***** Entries

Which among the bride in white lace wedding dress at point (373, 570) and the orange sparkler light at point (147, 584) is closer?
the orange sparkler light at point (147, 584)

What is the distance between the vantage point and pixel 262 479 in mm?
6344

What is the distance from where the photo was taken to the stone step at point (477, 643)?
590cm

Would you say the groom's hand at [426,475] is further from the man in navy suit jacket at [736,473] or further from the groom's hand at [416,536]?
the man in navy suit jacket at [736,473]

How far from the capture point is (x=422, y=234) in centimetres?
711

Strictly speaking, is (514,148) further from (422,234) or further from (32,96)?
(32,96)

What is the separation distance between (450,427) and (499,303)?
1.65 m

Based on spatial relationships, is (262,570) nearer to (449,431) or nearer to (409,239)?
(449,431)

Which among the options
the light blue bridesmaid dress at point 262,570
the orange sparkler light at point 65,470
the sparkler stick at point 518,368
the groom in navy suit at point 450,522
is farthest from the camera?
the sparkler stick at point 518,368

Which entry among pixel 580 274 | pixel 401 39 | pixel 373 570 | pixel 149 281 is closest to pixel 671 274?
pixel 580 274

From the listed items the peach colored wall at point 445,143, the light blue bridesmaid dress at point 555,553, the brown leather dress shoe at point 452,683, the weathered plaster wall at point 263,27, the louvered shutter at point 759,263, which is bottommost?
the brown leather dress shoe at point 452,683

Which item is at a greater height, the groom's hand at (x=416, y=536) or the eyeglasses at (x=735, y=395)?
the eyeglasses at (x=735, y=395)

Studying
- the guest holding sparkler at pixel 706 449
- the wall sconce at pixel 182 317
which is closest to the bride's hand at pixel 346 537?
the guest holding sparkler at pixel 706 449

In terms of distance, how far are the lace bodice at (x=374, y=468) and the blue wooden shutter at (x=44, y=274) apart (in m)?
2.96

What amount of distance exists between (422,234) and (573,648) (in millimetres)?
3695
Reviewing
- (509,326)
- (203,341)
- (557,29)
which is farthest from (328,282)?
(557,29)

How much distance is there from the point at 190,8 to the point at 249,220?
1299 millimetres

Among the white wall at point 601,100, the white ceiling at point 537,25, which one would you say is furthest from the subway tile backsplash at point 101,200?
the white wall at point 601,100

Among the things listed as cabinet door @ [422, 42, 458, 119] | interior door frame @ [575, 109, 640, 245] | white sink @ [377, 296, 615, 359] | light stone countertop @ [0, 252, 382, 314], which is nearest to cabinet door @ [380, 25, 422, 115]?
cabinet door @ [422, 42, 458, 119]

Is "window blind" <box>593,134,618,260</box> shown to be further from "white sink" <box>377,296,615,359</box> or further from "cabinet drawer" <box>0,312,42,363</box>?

**********

● Instructions for the task
Recast every line of the data above as a numbered list, one item per line, dropping the blank lines.

● The result
1. Which among the bride in white lace wedding dress at point (373, 570) and the orange sparkler light at point (147, 584) is closer?
2. the orange sparkler light at point (147, 584)
3. What is the distance between the vantage point and pixel 262 479 in mm?
4. 6344
5. What is the distance from where the photo was taken to the stone step at point (477, 643)?
6. 590cm
7. Would you say the groom's hand at [426,475] is further from the man in navy suit jacket at [736,473] or further from the groom's hand at [416,536]?
8. the man in navy suit jacket at [736,473]
9. How far from the capture point is (x=422, y=234) in centimetres?
10. 711
11. Strictly speaking, is (514,148) further from (422,234) or further from (32,96)?
12. (32,96)
13. What is the separation distance between (450,427) and (499,303)?
14. 1.65 m
15. Based on spatial relationships, is (262,570) nearer to (449,431) or nearer to (409,239)?
16. (449,431)
17. Which among the options
18. the light blue bridesmaid dress at point 262,570
19. the orange sparkler light at point 65,470
20. the sparkler stick at point 518,368
21. the groom in navy suit at point 450,522
22. is farthest from the camera?
23. the sparkler stick at point 518,368
24. Which entry among pixel 580 274 | pixel 401 39 | pixel 373 570 | pixel 149 281 is closest to pixel 671 274?
25. pixel 580 274
26. From the listed items the peach colored wall at point 445,143, the light blue bridesmaid dress at point 555,553, the brown leather dress shoe at point 452,683, the weathered plaster wall at point 263,27, the louvered shutter at point 759,263, which is bottommost?
27. the brown leather dress shoe at point 452,683
28. Which item is at a greater height, the groom's hand at (x=416, y=536) or the eyeglasses at (x=735, y=395)?
29. the eyeglasses at (x=735, y=395)
30. Studying
31. - the guest holding sparkler at pixel 706 449
32. - the wall sconce at pixel 182 317
33. which is closest to the bride's hand at pixel 346 537?
34. the guest holding sparkler at pixel 706 449
35. In terms of distance, how far are the lace bodice at (x=374, y=468) and the blue wooden shutter at (x=44, y=274) apart (in m)?
36. 2.96
37. What amount of distance exists between (422,234) and (573,648) (in millimetres)?
38. 3695
39. Reviewing
40. - (509,326)
41. - (203,341)
42. - (557,29)
43. which is farthest from (328,282)?
44. (557,29)
45. How much distance is there from the point at 190,8 to the point at 249,220?
46. 1299 millimetres
47. Among the white wall at point 601,100, the white ceiling at point 537,25, which one would you say is furthest from the subway tile backsplash at point 101,200?
48. the white wall at point 601,100
49. Among the things listed as cabinet door @ [422, 42, 458, 119] | interior door frame @ [575, 109, 640, 245] | white sink @ [377, 296, 615, 359] | light stone countertop @ [0, 252, 382, 314], which is nearest to cabinet door @ [380, 25, 422, 115]?
50. cabinet door @ [422, 42, 458, 119]
51. Is "window blind" <box>593,134,618,260</box> shown to be further from "white sink" <box>377,296,615,359</box> or further from "cabinet drawer" <box>0,312,42,363</box>?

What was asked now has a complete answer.